--- Start Data for processing ---

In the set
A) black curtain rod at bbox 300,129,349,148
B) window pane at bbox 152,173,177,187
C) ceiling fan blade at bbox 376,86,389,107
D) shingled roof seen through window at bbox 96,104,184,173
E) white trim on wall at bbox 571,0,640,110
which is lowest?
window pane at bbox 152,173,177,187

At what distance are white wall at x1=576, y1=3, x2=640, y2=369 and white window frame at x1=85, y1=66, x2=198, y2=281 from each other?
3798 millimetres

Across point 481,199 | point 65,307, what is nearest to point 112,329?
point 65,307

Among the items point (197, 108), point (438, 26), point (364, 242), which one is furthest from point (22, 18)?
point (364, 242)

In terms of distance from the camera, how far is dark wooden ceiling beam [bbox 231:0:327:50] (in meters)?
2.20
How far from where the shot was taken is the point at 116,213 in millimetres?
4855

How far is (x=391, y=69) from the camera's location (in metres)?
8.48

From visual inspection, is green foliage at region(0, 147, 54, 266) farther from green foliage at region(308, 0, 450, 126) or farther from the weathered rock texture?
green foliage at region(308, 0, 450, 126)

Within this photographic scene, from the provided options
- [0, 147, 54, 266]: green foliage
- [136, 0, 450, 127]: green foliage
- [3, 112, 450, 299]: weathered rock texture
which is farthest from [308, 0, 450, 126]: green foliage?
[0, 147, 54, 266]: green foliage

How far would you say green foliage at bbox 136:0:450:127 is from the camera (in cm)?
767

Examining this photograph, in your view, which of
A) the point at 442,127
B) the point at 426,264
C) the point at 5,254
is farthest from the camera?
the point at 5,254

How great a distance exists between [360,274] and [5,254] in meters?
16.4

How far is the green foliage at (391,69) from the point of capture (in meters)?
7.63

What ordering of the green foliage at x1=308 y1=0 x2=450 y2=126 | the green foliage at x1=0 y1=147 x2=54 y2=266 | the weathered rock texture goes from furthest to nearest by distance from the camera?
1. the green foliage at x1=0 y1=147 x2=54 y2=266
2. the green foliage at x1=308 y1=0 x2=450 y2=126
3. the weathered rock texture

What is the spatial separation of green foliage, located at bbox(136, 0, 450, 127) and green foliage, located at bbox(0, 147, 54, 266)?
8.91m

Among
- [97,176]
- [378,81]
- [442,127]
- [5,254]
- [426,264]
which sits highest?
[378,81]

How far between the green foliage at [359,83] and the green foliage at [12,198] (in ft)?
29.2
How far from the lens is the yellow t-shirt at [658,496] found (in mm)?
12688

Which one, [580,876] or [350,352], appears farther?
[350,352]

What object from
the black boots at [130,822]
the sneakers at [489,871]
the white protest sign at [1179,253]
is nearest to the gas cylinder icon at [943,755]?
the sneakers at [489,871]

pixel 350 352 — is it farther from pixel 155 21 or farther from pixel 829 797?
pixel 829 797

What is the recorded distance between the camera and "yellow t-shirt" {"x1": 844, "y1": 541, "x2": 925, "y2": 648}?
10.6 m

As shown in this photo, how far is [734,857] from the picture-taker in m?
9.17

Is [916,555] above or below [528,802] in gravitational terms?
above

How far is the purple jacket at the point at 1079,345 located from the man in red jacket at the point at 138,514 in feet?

--- End Data for processing ---

_Exercise requirements_: Reproduce the records word for word, starting at their very first line and ending with the line that contains "3798 millimetres", with that line included.

_Task output_:
In the set
A) black curtain rod at bbox 300,129,349,148
B) window pane at bbox 152,173,177,187
C) ceiling fan blade at bbox 376,86,389,107
D) shingled roof seen through window at bbox 96,104,184,173
E) white trim on wall at bbox 571,0,640,110
which is lowest?
window pane at bbox 152,173,177,187

At what distance are white wall at x1=576, y1=3, x2=640, y2=369 and white window frame at x1=85, y1=66, x2=198, y2=281 from each other?
3798 millimetres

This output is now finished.